Desde entonces han transcurrido cuarenta años, traducidos en quince novelas, con títulos inolvidables como Muerte de un forense, La calavera bajo la piel o No apto para mujeres. A lo largo de este tiempo P. D. James se “ha ganado” dos títulos, el de baronesa, que le concediera la reina de Inglaterra y el de la gran dama del crimen, otorgado por los lectores. Nombres como los de Minnete Walters o Ruth Rendell han irrumpido con fuerza en el género policíaco, pero ninguna de ellas ha logrado su popularidad y calidad.
En Muerte en el seminario encontramos a una P. D. James ya octogenaria que no ha perdido un ápice de su capacidad narradora, de la exquisitez de su estilo, la imaginación o la solidez de sus personajes. El lector vuelve a encontrarse con un viejo conocido, el detective de Scotland Yard Adam Dalgliesh, que logrará resolver uno de los casos más complicados de su ya dilatada carrera.
Uno de los internos del seminario anglicano de Saint Anselm, Ronald Treeves, ha aparecido muerto bajo un montón de arena. Accidente o suicidio, el acontecimiento se habría olvidado si Sir Alred Treeves, el padrastro de Ronald, no hubiera sido un influyente industrial que desea llegar al final del asunto. Adam Dalgliesh acepta el caso en la ilusión de comenzar unas vacaciones. Pero todo se complica con el asesinato del archidiácono Matthew Crampton. ésta es la trama inicial a partir de la cual se desarrolla la compleja resolución de las muertes y los motivos.

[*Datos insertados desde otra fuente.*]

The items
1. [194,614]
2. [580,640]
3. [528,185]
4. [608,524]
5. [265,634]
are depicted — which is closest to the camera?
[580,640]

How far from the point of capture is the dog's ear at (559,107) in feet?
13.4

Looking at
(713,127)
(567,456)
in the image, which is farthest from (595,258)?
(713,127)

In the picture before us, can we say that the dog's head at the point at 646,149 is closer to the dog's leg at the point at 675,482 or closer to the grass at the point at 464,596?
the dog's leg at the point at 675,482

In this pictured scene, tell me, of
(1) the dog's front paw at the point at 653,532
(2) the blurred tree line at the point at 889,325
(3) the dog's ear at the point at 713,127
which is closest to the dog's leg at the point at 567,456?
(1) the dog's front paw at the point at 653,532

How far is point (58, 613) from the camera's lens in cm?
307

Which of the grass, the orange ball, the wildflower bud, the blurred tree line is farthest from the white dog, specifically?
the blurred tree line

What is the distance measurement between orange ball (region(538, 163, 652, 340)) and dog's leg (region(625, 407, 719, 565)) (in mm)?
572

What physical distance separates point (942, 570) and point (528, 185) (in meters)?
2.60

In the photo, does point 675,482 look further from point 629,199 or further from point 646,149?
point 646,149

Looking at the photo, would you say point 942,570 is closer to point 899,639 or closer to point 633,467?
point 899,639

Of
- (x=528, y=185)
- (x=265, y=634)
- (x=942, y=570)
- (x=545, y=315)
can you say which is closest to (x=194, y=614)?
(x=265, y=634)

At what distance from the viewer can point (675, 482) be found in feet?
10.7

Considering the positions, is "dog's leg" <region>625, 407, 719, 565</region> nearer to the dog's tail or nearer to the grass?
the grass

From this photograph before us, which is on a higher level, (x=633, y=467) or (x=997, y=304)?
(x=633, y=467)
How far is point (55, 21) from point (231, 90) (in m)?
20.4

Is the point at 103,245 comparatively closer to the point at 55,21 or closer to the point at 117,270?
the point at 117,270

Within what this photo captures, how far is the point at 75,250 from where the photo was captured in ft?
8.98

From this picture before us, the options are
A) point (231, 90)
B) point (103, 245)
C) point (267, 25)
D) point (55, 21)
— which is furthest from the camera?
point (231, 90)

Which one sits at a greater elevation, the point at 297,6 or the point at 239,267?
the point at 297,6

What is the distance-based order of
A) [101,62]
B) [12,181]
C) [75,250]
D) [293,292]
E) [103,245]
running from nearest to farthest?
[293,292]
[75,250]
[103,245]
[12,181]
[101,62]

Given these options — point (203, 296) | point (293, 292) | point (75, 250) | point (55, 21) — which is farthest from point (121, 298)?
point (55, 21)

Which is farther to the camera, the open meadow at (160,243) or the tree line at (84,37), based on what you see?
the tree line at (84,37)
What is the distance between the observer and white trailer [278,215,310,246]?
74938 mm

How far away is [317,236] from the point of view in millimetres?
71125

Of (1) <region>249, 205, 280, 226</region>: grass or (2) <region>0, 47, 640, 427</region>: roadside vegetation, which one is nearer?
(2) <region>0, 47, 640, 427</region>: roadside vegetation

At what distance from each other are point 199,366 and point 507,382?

Como la propia autora, el Dalgliesh que conocemos ahora resulta mucho más completo. Recordamos al Dalgliesh de, por ejemplo, Mortaja para un ruiseñor (1971), cerebral, imaginativo y resolutivo. Las características definitorias del actual serían la reflexión, la humanidad e incluso sus propias incertidumbres, pues en ninguna otra obra le ha interesado tanto a P. D. James el componente psicológico de sus personajes en general y de Dalgliesh en particular. Sin perder en ningún momento el hilo conductor de la acción, la resolución de las muertes, la autora nos introduce en el mundo interior de los personajes. Aunque tal vez esa especie de declaración final sobre las bondades del hombre virtuoso, en el breve libro cuarto, Un final y un principio, resulte un tanto sentimental.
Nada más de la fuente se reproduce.